Some of his students earn their associate degree while competing a high school diploma, 21st Century founder Kevin Teasley told Petrilli. Raven Osborne received her bachelor’s degree from Purdue before graduating from high school.
“Our approach helps kids who come from homes that are mostly void of any college experience understand the rigors of college, and learn what a real college classroom is like,” Teasley says. “If they fail, we are there to support them. But we provide supports right away, so most don’t fail. We don’t just send kids off to college and say swim for your lives. We send confident kids off to college knowing they know how to swim.”
21st Century pays students’ college tuition.
However, “dual enrollment” is “something of a fraud” in some schools, writes Petrilli. “High school students take so-called college courses at their high school, taught by high school teachers, with no external validation that what is learned is actually college-level.”
If “the diploma mill problem” isn’t solved, “an innovative drive toward ‘competency-based learning’ devolves into fraudulent online credit recovery,” writes Petrilli. “And a push toward ‘dual enrollment’ becomes an easy, competency-free way to earn college credits—much less work than, say, taking and passing an Advanced Placement exam.”
Dual-enrollment students are more likely to complete high school, enroll in college and earn degrees concludes a new study from Columbia’s Community College Research Center and the National Student Clearinghouse Research Center.
Nearly half of former dual-enrollment students start at a community college.
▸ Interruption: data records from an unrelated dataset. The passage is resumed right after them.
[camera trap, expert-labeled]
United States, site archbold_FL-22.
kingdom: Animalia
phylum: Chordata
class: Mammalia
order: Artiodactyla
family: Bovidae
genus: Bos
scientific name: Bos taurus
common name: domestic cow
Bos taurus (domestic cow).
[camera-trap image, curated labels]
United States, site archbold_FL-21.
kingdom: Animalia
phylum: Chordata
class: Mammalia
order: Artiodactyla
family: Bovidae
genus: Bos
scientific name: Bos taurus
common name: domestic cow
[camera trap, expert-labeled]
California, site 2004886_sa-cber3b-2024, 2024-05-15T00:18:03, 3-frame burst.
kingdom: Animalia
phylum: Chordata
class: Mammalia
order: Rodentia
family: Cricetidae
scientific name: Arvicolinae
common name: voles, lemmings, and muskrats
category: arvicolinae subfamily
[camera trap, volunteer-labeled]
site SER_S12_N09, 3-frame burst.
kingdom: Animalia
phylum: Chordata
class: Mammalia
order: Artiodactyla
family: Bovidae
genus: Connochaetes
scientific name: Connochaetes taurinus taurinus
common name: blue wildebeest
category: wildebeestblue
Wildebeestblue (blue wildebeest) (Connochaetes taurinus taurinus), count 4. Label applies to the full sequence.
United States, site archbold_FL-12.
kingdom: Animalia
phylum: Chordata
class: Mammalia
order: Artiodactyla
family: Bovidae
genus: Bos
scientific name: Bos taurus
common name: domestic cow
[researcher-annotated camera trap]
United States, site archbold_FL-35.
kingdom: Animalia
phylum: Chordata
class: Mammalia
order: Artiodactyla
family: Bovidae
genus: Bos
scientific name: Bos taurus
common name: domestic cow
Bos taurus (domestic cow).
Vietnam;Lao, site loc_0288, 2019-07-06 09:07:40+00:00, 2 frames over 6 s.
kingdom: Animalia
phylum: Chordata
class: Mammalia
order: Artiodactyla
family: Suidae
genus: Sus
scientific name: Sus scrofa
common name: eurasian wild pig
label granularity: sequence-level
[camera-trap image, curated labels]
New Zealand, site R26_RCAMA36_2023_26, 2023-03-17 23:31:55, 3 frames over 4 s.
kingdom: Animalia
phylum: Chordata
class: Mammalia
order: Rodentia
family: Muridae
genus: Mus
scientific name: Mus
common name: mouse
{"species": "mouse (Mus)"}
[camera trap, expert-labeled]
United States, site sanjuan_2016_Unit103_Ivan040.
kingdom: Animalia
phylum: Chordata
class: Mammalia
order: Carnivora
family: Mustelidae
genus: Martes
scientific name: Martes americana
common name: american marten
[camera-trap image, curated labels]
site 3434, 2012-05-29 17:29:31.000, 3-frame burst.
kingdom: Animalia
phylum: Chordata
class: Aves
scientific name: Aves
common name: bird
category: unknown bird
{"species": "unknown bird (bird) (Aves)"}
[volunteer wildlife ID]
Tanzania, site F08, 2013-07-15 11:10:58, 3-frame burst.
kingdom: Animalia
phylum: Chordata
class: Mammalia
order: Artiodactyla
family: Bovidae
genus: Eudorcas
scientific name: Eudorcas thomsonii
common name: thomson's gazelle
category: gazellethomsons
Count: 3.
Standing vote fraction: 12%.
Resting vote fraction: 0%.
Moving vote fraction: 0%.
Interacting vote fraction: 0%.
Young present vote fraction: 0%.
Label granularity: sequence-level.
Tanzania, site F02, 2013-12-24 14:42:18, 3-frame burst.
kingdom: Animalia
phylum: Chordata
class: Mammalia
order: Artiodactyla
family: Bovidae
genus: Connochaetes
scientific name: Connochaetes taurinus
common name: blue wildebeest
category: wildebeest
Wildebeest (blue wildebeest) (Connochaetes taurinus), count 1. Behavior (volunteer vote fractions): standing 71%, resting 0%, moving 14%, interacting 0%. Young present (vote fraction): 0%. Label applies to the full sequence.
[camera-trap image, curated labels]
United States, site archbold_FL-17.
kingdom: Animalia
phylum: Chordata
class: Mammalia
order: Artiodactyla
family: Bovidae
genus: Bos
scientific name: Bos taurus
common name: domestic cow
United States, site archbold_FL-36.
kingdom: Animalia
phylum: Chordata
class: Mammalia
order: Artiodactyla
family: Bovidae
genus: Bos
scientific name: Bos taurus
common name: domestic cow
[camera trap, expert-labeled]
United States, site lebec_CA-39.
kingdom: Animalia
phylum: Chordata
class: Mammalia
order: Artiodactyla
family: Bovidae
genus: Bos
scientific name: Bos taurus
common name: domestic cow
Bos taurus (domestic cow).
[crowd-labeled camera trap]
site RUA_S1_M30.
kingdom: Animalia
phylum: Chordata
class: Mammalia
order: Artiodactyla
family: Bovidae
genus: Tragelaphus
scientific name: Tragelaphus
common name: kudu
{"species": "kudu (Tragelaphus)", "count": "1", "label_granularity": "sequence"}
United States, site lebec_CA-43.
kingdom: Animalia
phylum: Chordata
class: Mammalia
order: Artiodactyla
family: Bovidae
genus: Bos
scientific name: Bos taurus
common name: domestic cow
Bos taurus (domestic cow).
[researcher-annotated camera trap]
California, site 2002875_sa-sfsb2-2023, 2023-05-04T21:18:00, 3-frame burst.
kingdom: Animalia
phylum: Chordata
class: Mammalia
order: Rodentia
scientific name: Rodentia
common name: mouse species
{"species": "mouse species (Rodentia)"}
Lower-income students are less likely to complete a degree than higher-income peers.
Lower-income dual-enrollment students need more support, Davis Jenkins, a CCRC researcher and co-author of the report, told Diverse. “Just taking college courses, especially for low-income students, isn’t enough.”
Dual enrollment programs had dramatically different results in terms of postsecondary degree completion across states. In Florida, Minnesota and Mississippi, more than 60 percent of dual enrollment students who first matriculated at a community college earned a credential or degree five years after high school. By contrast, 30 percent or less of students earned a degree or credential within five years in Louisiana, California and West Virginia. . . . “It’s sort of a Wild West,” Jenkins said. “People aren’t looking at the outcomes and what’s happening to these students.”
About 11 percent of high school students took a dual-enrollment course in 2010-2011, according to federal data. Jenkins estimates the number is much higher now.